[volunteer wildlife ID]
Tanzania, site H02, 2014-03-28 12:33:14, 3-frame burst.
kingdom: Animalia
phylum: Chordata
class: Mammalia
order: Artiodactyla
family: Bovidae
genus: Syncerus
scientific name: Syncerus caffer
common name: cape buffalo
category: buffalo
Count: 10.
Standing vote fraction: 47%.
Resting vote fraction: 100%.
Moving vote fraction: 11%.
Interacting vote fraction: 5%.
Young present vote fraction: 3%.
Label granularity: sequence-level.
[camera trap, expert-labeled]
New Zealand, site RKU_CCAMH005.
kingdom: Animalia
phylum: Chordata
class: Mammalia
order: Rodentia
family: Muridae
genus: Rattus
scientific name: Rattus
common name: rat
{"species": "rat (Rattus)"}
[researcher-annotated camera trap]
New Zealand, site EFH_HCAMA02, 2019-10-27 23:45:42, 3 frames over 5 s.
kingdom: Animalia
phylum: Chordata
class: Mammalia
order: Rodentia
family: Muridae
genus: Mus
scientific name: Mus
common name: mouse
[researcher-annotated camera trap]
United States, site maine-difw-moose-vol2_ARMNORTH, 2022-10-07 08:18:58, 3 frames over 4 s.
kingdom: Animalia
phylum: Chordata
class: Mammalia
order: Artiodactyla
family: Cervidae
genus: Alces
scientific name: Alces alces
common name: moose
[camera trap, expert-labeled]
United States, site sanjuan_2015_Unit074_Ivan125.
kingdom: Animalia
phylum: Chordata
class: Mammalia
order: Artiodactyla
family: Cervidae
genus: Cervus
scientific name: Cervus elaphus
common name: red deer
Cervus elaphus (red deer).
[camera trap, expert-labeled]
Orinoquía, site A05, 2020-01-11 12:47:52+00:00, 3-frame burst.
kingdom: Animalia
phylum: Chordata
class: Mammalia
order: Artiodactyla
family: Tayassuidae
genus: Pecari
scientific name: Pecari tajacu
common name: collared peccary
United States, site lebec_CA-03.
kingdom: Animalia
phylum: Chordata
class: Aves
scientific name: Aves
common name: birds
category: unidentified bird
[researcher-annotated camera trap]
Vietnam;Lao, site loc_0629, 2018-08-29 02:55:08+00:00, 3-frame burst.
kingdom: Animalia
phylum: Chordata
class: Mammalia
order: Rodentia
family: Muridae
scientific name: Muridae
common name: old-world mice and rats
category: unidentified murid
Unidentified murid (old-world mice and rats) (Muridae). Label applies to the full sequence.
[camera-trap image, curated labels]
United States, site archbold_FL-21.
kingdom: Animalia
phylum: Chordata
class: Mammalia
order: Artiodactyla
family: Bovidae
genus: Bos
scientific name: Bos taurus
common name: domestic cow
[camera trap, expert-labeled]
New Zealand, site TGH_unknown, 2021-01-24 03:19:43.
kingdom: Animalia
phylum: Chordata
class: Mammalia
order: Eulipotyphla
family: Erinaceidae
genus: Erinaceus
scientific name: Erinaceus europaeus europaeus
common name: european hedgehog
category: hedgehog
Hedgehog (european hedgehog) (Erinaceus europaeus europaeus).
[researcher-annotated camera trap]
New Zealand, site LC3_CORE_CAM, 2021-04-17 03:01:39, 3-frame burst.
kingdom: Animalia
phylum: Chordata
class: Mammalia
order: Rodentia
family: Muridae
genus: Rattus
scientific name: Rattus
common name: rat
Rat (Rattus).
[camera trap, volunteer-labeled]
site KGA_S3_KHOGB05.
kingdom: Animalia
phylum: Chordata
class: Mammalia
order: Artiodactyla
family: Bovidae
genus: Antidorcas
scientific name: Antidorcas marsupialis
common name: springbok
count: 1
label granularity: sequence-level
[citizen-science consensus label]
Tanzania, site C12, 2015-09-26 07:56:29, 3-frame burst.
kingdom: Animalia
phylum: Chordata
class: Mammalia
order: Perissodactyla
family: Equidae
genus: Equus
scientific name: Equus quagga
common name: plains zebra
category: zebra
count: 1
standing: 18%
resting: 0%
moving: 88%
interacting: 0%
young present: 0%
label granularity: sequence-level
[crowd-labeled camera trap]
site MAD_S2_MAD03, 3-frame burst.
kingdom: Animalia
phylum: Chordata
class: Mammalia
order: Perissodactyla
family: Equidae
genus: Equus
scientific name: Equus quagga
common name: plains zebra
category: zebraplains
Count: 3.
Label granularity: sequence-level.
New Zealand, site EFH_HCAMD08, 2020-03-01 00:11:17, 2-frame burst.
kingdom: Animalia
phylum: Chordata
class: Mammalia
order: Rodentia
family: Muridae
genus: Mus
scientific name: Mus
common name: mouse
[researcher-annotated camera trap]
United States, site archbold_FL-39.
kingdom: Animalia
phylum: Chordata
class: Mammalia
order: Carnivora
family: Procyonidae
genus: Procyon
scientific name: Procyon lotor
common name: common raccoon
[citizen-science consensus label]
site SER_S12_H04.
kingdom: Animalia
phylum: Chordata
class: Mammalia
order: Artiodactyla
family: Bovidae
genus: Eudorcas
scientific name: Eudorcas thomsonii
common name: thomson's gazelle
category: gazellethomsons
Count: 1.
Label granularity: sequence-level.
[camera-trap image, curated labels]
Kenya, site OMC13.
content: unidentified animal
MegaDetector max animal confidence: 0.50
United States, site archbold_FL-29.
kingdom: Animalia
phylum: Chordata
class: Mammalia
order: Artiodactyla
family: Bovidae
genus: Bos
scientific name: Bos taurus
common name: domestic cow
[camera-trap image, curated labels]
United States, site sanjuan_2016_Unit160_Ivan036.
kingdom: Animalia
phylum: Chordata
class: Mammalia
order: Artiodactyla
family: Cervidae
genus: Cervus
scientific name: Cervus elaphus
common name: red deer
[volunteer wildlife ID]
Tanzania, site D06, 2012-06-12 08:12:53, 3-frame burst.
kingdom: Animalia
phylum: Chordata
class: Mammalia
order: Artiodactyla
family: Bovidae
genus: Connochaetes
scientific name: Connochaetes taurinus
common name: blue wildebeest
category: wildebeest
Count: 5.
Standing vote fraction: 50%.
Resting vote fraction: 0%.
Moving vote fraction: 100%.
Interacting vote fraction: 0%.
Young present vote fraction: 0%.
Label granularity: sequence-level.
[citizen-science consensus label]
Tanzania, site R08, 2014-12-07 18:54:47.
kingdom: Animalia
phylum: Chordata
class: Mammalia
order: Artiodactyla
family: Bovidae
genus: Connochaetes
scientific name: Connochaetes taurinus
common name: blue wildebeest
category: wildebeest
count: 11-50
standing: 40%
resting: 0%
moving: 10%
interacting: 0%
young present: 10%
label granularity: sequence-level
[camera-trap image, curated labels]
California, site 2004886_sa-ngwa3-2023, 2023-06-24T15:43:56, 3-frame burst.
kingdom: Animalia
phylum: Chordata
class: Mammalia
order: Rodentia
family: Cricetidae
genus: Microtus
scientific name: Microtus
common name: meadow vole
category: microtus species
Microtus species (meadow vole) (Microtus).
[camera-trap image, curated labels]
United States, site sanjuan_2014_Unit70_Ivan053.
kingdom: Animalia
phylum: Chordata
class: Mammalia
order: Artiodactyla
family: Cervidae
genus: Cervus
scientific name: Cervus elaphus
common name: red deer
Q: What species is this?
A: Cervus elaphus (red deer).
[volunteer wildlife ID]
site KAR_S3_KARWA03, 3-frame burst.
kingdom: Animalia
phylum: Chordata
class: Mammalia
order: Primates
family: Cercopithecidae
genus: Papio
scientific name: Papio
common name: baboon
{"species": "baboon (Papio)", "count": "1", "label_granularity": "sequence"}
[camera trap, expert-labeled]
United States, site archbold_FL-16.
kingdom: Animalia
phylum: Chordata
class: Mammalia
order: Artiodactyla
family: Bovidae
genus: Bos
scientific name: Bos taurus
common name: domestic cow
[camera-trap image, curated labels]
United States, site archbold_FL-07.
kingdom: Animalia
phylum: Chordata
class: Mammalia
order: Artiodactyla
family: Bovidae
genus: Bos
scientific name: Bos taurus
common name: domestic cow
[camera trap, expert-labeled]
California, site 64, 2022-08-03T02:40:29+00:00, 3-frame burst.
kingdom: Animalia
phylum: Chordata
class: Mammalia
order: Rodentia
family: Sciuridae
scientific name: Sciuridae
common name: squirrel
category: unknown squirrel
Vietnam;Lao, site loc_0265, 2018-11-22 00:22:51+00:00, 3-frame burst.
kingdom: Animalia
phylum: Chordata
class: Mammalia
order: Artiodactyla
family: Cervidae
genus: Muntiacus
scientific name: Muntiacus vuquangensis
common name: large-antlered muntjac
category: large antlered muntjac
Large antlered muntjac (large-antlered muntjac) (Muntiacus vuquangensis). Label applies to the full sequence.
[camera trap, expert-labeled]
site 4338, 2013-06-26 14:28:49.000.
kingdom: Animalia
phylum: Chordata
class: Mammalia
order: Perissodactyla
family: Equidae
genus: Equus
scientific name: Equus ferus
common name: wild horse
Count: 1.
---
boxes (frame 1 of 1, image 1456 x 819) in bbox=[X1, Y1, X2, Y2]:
○ ○ ○ ○
Filter the records above down to the lines containing "fraction".

Standing vote fraction: 47%.
Resting vote fraction: 100%.
Moving vote fraction: 11%.
Interacting vote fraction: 5%.
Young present vote fraction: 3%.
Standing vote fraction: 50%.
Resting vote fraction: 0%.
Moving vote fraction: 100%.
Interacting vote fraction: 0%.
Young present vote fraction: 0%.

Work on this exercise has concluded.